Der BGH ist in seiner Entscheidung davon ausgegangen, dass die Herausgabe in analoger Anwendung der § 1632 Abs. 1, § 1684 Abs. 2 BGB geltend gemacht werden könne, da eine planwidrige Regelungslücke vorliege. Die Erwägung, den Herausgabeanspruch als materiell-rechtliche Vorschrift auszugestalten, habe der Gesetzgeber anlässlich der Neuregelung des Rechts der elterlichen Sorge im Jahr 1974 nicht weiter verfolgt, sondern sich mit der Regelung des § 50d FGG abgefunden. Dass diese „Rechtsgrundlage“ dann mit Inkrafttreten des FamFG und der ersatzlosen Streichung des § 50d FGG entfallen sei, habe der Gesetzgeber übersehen. Allerdings müsse sowohl der personensorge- als auch umgangsberechtigte Elternteil in die Lage versetz werden, die gemeinsame Zeit mit dem Kind ungestört und kindeswohldienlich verbringen zu können. Hierzu gehöre, dass ihm die persönlichen Gegenstände des Kindes herausgegeben würden, die das Kind voraussichtlich während seines Aufenthalts bei ihm benötige. Hiermit korrespondiere auch die Wohlverhaltenspflicht nach § 1684 Abs. 2 BGB. Von dieser Regelung umfasst werde auch alles andere, was geeignet sei, das Zusammensein mit dem Kind zu erschweren. Allerdings könne das nur soweit gelten, als der jeweils berechtigte Elternteil für die Ausübung der Personensorge oder des Umgangsrechts auch tatsächlich auf bestimmte Urkunden oder Sachen angewiesen sei. Dies könne etwa daraus folgen, dass das Kind, bei gemeinsamer Sorge, seinen Lebensmittelpunkt bei einem Elternteil habe. Dieser Obhutselternteil benötige dann alle für das Kind wichtigen Dokumente. Einem Herausgabeanspruch könne letztlich aber die berechtigte Besorgnis entgegenstehen, dass der die Herausgabe geltend machende Elternteil unter Verwendung etwa des Reisepasses seine elterlichen Befugnisse überschreite, wovon auszugehen sei, wenn eine Entführung ins Ausland drohe.

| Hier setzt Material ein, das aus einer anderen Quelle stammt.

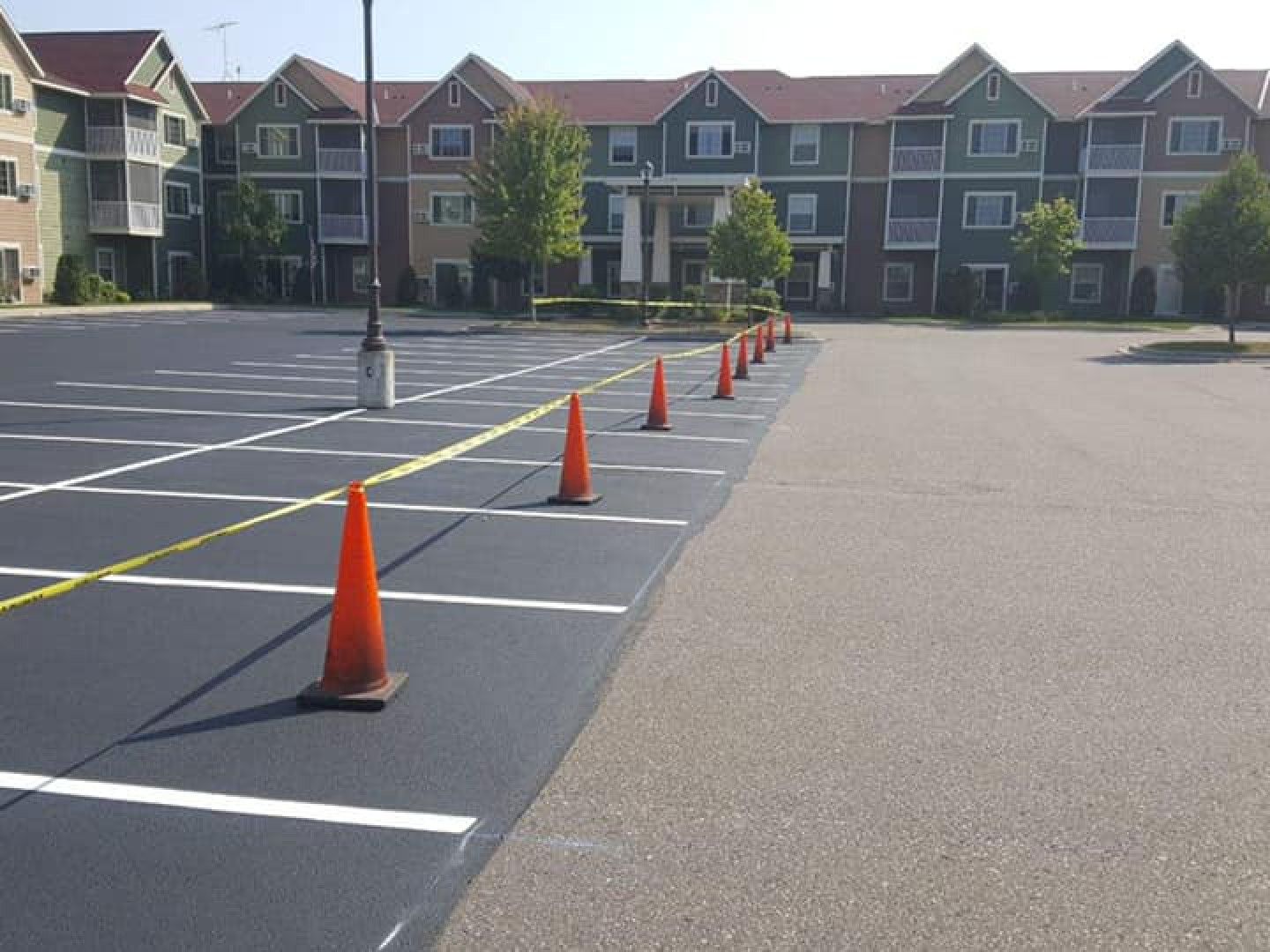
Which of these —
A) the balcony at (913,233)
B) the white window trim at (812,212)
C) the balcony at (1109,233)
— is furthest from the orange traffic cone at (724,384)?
the balcony at (1109,233)

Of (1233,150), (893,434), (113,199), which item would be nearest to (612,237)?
(113,199)

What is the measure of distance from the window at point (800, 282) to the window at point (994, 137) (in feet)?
28.7

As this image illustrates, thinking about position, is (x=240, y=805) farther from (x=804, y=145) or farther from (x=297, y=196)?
(x=297, y=196)

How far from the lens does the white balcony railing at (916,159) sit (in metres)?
52.3

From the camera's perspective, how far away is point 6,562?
24.6 feet

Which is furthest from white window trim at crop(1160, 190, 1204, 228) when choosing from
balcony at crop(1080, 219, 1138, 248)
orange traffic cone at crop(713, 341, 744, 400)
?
orange traffic cone at crop(713, 341, 744, 400)

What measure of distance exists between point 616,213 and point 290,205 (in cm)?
1569

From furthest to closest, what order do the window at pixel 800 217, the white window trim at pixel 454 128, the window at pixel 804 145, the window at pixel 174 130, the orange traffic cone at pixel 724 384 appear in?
the white window trim at pixel 454 128 < the window at pixel 800 217 < the window at pixel 804 145 < the window at pixel 174 130 < the orange traffic cone at pixel 724 384

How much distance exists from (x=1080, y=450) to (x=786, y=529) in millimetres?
6070

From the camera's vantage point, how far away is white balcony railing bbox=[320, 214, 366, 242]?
55406mm

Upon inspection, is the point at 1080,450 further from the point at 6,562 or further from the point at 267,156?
the point at 267,156

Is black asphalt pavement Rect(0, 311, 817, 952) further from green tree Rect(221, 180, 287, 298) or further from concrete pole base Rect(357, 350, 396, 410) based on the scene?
green tree Rect(221, 180, 287, 298)

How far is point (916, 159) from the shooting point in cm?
5253

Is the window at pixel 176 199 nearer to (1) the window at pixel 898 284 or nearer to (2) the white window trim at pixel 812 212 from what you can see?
(2) the white window trim at pixel 812 212
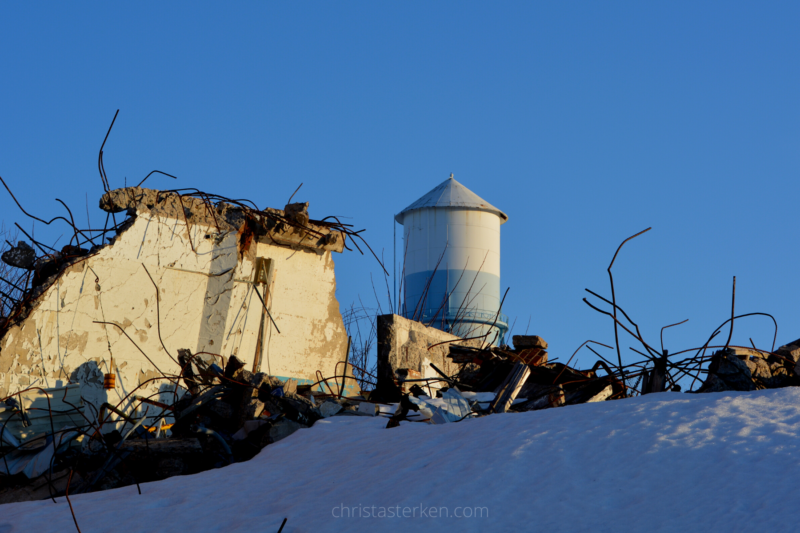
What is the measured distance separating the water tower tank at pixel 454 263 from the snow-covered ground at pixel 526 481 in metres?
9.79

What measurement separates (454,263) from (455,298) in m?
0.77

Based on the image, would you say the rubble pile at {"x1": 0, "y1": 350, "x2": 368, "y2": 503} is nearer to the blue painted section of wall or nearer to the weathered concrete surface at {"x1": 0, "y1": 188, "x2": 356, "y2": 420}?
the weathered concrete surface at {"x1": 0, "y1": 188, "x2": 356, "y2": 420}

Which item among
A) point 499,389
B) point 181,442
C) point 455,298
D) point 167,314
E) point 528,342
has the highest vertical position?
point 455,298

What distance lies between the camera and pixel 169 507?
9.78ft

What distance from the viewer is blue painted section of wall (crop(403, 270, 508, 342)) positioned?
1333 centimetres

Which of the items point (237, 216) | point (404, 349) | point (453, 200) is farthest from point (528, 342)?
point (453, 200)

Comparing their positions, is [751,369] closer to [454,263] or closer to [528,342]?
[528,342]

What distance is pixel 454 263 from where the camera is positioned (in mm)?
13844

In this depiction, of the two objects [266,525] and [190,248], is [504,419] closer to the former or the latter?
[266,525]

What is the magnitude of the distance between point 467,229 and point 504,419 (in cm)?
1087

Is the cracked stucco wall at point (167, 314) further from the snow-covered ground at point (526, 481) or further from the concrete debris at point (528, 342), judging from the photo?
the snow-covered ground at point (526, 481)

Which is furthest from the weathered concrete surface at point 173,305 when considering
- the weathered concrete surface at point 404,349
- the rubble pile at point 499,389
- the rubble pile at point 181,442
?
the rubble pile at point 499,389

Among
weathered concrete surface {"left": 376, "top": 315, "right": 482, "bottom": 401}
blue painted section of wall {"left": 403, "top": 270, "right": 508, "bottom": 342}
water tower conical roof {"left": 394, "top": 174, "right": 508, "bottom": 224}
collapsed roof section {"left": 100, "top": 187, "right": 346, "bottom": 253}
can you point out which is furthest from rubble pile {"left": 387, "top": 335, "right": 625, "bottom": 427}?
water tower conical roof {"left": 394, "top": 174, "right": 508, "bottom": 224}

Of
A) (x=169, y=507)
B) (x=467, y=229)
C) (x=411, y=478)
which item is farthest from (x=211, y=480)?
(x=467, y=229)
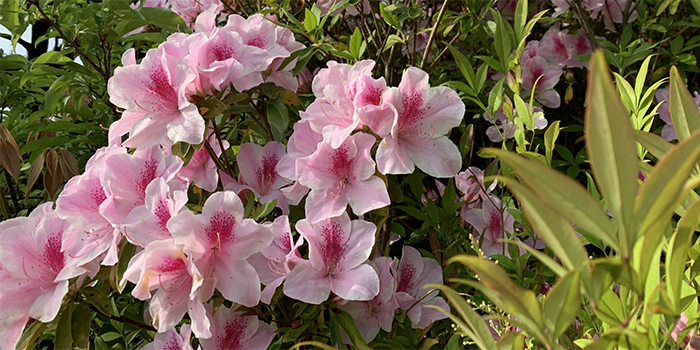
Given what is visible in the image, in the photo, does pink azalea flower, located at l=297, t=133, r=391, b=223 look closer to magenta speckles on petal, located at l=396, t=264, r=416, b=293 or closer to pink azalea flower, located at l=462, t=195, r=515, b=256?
magenta speckles on petal, located at l=396, t=264, r=416, b=293

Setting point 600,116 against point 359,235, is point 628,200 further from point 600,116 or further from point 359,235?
point 359,235

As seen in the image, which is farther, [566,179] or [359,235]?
[359,235]

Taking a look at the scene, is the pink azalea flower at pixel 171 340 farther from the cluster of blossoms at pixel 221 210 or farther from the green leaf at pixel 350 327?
the green leaf at pixel 350 327

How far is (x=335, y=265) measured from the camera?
86 cm

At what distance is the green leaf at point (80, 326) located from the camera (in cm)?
85

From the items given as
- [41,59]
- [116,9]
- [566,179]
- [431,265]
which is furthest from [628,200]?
[41,59]

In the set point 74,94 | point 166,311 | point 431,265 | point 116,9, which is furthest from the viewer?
point 74,94

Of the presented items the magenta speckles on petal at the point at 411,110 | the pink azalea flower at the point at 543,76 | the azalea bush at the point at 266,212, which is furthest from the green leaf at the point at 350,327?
the pink azalea flower at the point at 543,76

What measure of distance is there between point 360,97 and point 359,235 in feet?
0.70

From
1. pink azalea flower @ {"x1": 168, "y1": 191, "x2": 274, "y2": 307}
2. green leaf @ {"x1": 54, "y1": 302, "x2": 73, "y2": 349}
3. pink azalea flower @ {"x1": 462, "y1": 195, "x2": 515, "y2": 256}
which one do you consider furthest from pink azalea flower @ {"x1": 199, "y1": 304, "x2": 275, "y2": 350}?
pink azalea flower @ {"x1": 462, "y1": 195, "x2": 515, "y2": 256}

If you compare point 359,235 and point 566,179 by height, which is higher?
point 566,179

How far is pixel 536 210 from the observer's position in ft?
1.06

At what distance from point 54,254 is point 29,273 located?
4 cm

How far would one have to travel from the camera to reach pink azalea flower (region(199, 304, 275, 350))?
0.86 metres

Der BGH hat durch die Entscheidung vom 27.3.2019 eine langjährige Diskussion zur möglichen Anspruchsgrundlage im Zusammenhang mit Herausgabeansprüchen beendet und mit seinem Beschluss der Praxis Rechtssicherheit eröffnet. Besonderes Augenmerk wird in der Praxis aber darauf zu richten sein, dass ein Herausgabeanspruch nicht uneingeschränkt geltend gemacht werden kann. Hier weist der BGH sehr deutlich darauf hin, dass ein solcher Anspruch immer auch an die Frage gekoppelt ist, ob ein Elternteil insbesondere persönliche Dokumente des Kindes überhaupt benötigt, um sein Elternrecht ausüben zu können. Gerade der Reisepass des Kindes wird daher wohl kaum zu überlassen sein, wenn ein Wochenendkontakt im Inland in Rede steht.